Je portai vivement ma main à mes lèvres, mais j’avais déjà proféré le blasphème, et le maître fondit sur moi ; d’une gifle, il m’envoya rouler au sol. Ma tête heurta violemment le mur.
— La classe est finie ! aboya-t-il, hors de lui.
   Il saisit la badine, me releva par les cheveux et me fit tourner le dos.
   Les élèves sortaient précipitamment sans oser me jeter un oeil. Seule Morgan, mon amie, m’adressa un rapide regard où brûlait la crainte.
   Puis je reçus mon châtiment.
   Combien de coups j’encaissai ce jour-là ? Je n’en sais rien, mais bien vite ma peau ne fut que brûlure et souffrance. Pourtant, je ne criai pas. Les dents serrées, je supportai ma correction en silence. J’écoutais le sifflement de la badine, le claquement sur ma chair et les murmures apeurés de mes camarades qui s’étaient regroupés dehors.
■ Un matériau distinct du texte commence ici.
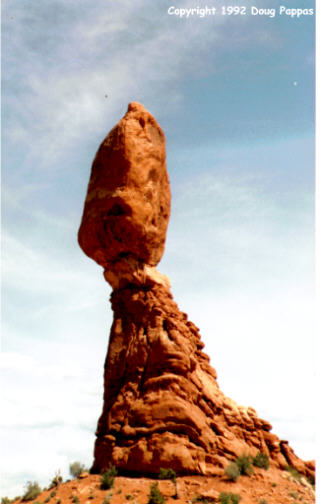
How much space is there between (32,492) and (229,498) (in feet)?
30.0

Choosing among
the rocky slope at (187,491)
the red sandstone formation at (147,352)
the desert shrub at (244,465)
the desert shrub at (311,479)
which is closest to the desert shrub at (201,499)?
the rocky slope at (187,491)

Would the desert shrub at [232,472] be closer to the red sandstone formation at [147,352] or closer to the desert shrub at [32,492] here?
the red sandstone formation at [147,352]

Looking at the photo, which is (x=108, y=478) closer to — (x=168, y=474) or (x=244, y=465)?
(x=168, y=474)

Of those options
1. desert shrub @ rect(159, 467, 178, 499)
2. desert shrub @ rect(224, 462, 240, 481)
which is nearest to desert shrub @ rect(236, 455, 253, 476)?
desert shrub @ rect(224, 462, 240, 481)

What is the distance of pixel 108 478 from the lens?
19359 mm

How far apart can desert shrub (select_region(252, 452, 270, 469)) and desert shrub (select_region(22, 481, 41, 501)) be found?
32.0 ft

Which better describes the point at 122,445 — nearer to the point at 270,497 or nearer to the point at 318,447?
the point at 270,497

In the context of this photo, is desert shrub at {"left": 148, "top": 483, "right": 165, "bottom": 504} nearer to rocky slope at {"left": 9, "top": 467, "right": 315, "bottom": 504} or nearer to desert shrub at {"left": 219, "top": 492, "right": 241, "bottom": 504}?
rocky slope at {"left": 9, "top": 467, "right": 315, "bottom": 504}

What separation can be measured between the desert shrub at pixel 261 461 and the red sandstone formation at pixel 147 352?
0.49 meters

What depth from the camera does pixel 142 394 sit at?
21.9 metres

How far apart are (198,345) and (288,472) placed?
7.43 meters

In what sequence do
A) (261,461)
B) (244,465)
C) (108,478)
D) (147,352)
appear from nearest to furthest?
1. (108,478)
2. (244,465)
3. (261,461)
4. (147,352)

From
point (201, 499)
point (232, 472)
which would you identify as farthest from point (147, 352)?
point (201, 499)

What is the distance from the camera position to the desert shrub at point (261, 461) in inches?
856
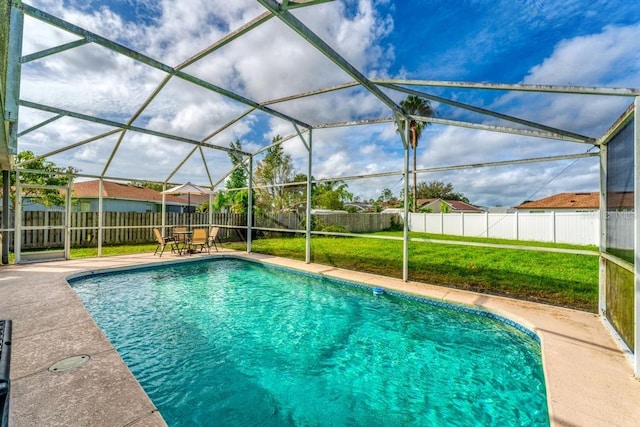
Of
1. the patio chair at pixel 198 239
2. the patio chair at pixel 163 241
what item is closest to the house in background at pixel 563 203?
the patio chair at pixel 198 239

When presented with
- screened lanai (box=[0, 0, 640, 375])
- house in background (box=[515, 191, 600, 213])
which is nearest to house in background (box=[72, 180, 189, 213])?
screened lanai (box=[0, 0, 640, 375])

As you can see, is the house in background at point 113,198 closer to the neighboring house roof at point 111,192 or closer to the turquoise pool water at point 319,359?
Answer: the neighboring house roof at point 111,192

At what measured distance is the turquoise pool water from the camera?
8.48 feet

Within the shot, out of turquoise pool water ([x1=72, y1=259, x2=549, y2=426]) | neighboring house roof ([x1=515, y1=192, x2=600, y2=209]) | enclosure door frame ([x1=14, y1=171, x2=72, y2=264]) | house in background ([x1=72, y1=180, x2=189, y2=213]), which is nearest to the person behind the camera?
turquoise pool water ([x1=72, y1=259, x2=549, y2=426])

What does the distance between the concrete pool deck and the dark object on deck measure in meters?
0.83

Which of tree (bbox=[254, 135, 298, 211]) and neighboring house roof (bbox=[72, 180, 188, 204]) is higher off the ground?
tree (bbox=[254, 135, 298, 211])

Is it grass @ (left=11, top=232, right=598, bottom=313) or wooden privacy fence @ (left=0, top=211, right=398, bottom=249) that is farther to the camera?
wooden privacy fence @ (left=0, top=211, right=398, bottom=249)

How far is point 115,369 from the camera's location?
2.47 metres

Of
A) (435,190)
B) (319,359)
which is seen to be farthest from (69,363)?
(435,190)

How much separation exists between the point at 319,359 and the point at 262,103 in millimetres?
5607

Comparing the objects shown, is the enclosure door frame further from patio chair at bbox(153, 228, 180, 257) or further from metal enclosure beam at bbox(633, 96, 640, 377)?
metal enclosure beam at bbox(633, 96, 640, 377)

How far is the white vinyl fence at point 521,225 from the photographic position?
1187 cm

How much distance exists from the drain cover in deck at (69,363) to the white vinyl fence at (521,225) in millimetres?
12772

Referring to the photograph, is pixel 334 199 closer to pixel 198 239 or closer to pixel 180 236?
pixel 180 236
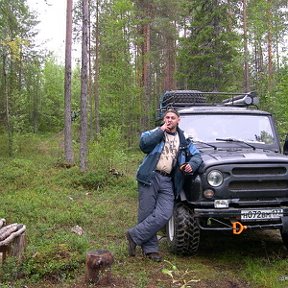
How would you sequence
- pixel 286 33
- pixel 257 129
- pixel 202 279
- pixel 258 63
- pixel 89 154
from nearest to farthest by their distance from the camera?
pixel 202 279 → pixel 257 129 → pixel 89 154 → pixel 286 33 → pixel 258 63

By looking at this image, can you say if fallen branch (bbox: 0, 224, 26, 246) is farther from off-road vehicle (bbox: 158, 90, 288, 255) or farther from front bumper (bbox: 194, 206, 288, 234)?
front bumper (bbox: 194, 206, 288, 234)

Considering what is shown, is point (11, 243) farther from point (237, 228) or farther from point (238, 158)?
point (238, 158)

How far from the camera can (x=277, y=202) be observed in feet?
19.2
   Puis le maître sortit de la classe, une expression terrible sur le visage.
Morgan, rugit-il, va chercher immédiatement sa mère. Les autres, allez au temple prévenir le drouiz !
   Dans la seconde, les enfants partirent en courant. Le maître revint me voir.
   Marchant de long en large, d’un pas nerveux, les mains derrière le dos, il faisait siffler sa badine.
— Comment as-tu pu ? grondait-il. Prononcer un mot interdit. Il n’y a pas d’Ailleurs ! Autour de l’île, il n’y a que le sable. Il y a le monde de sable et l’île. Rien d’autre !
   Je voulus lui expliquer que j’avais répondu comme ça, sans réfléchir, sans penser à mal, mais je ne parvenais pas à sortir un son. Et puis cela n’aurait servi à rien. Au contraire, j’aurais reçu de nouveaux coups.
   Le drouiz arriva peu après en trottinant, suivi de ma mère. En me découvrant ainsi, roulé en boule, le dos ensanglanté, elle comprit la gravité de l’affaire.
   J’avais envie de lui crier “Mamig, emmène-moi !”, mais si elle était intervenue, elle aurait partagé mon châtiment, car “Celui qui prend la défense d’un blasphémateur est blasphémateur tout autant”, énonçait le code en vigueur à Kéraël.
  En apprenant ma faute, ma mère éclata en sanglots. Le drouiz défit la ceinture de cuir qui resserrait sa longue robe blanche à la taille. Il empoigna la boucle, fit deux tours autour de sa main et me corrigea à son tour en me fouettant sans ménagement. Le pire peut-être, était qu’au fond de moi, je considérais ce traitement comme mérité. Une fois la correction terminée, il s’adressa à ma mère sur un ton plein de mépris.
— Emmenez-le. Nous allons statuer sur son cas.
   Elle se pencha vers moi, passa ses bras sous mes épaules et me releva. Nous partîmes tous deux, sous les moqueries de mes camarades de classe.
   Ce jour-là, le mot Ailleurs devint secrètement mon mot favori
   Cependant, sur le chemin du retour à la maison, malgré la douleur et l’humiliation, moi, je ne pensais qu’à une chose : aujourd’hui était mon anniversaire, et je devais, avant la tombée de la nuit, recevoir enfin un pitwak.